The tax has been reduced from 2.29c per gram of sugar to 2.1c, and the tax will come in at around 11%, as opposed to the 20% initially proposed, according to Business Day. 'Sugar' refers to both the intrinsic and added sugar contained in any sugary beverage, and fruit juice and milk will be exempt.
BevSA has just submitted its response to the draft bill.
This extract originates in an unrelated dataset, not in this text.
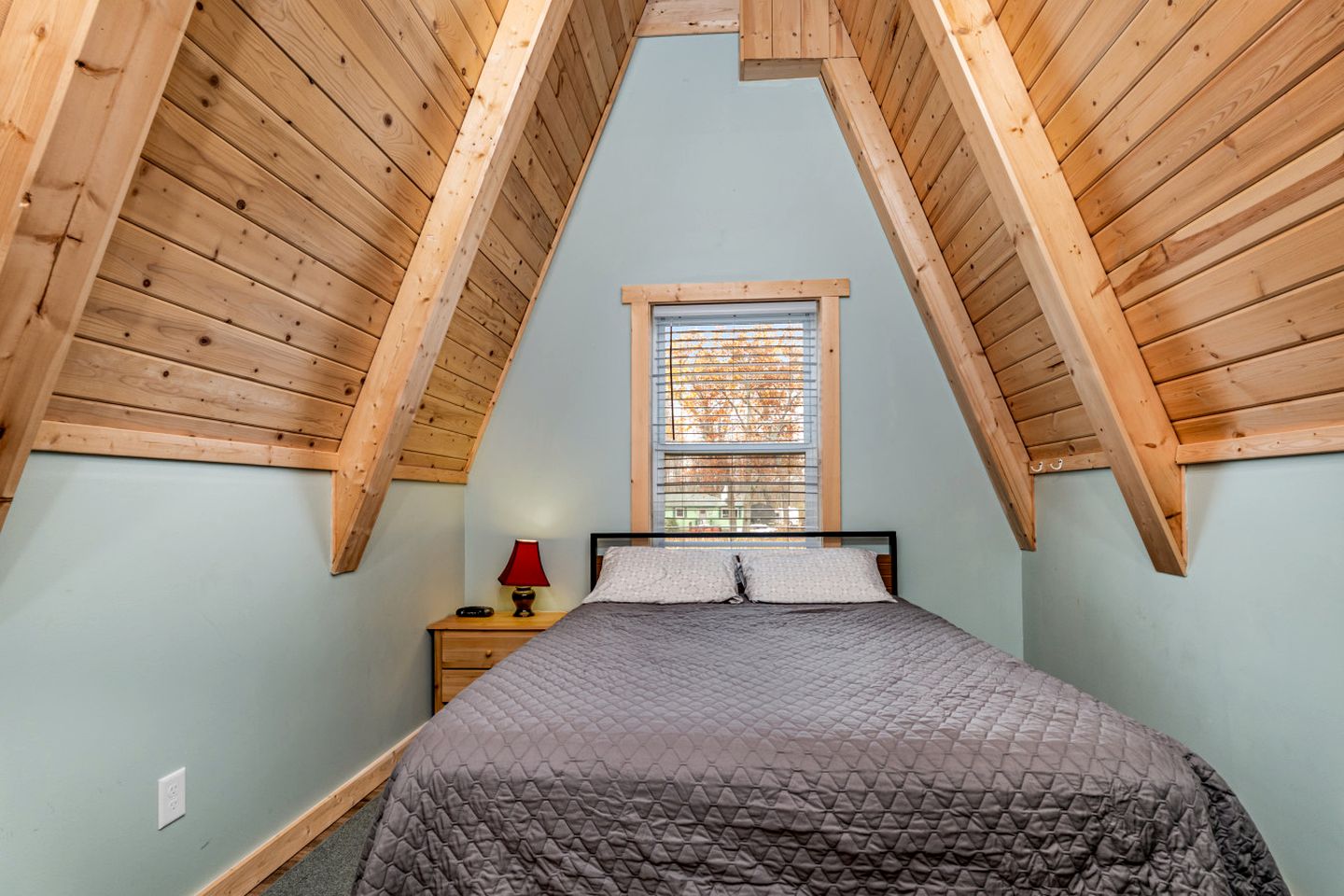 Lofted A-Frame Cabin with Direct Lake Access and Equipped Deck in Michigan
While it welcomes the changes, it maintains its concerns about the 'negative economic impact, limited health gains and inadequate baseline studies'.
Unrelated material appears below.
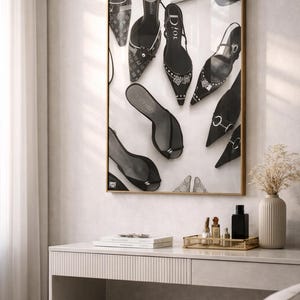 Puede incluir: Impresi&oacute;n en blanco y negro enmarcada con varios zapatos de tac&oacute;n alto. Los zapatos incluyen zapatos de sal&oacute;n, sandalias y slingbacks, algunos con adornos. La impresi&oacute;n se muestra sobre una c&oacute;moda con una bandeja dorada que contiene frascos de perfume y un jarr&oacute;n con flores secas.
It says the processes now in motion offers an opportunity for all parties to engage in creating an effective anti-obesity solution that will not lead to job losses while still meeting health objectives.
Mapule Ncanywa, executive director, BevSA, said: “To do this, full consultation across unions, civil society, government and business is required.
“More information and research would assist such deliberation, and we urge the Government to pause legislative action until such research is available and such engagement and consultation processes have run their course.
“We maintain that a total dietary study is absolutely necessary to clarify the key causes of obesity in South Africa and to establish a benchmark against which future improvements can be ascertained.”
BevSA says it supports WHO targets on sugar consumption and acknowledges that obesity is a problem, however, it says that “singling out one beverage category and taxing it punitively does not make sense, especially as we are offering up an alternative solution that unions and civil society are discussing with us.”
The Draft Rates and Monetary Amounts and Amendment Bill gives an indication of how the ‘Health Promotion Levy’ may manifest in law.
In its response, BevSA has asked for clarity on the rationale for selecting 4g sugar per 100ml as the threshold for the tax.
“While Treasury indicated that the 4g threshold was arrived at as a result of stakeholder engagement, it presents an impossible target for many industry players to attain in a short space of time, and was certainly not consulted on with the industry most immediately impacted,” said Ncanywa.
BevSA members are already committed to reducing calories consumed from sugar sweetened beverages by 15% through reformulation, different pack sizes and no/low calorie options. It believes its partnership approach could generate calorie reductions three times the size of the levy, with none of the economic impacts.
It is also calling for a reasonable amount of time before the implementation of a sugar tax, saying that current timeframes for implementation are especially challenging for smaller, local brands.
BevSA would also like to see the Health Promotion Levy included in the Taxation Laws Amendment Bill, rather than the Rates and Monetary Amounts and Amendment of Revenue Laws Bill, due to the technical complexity of such legislation.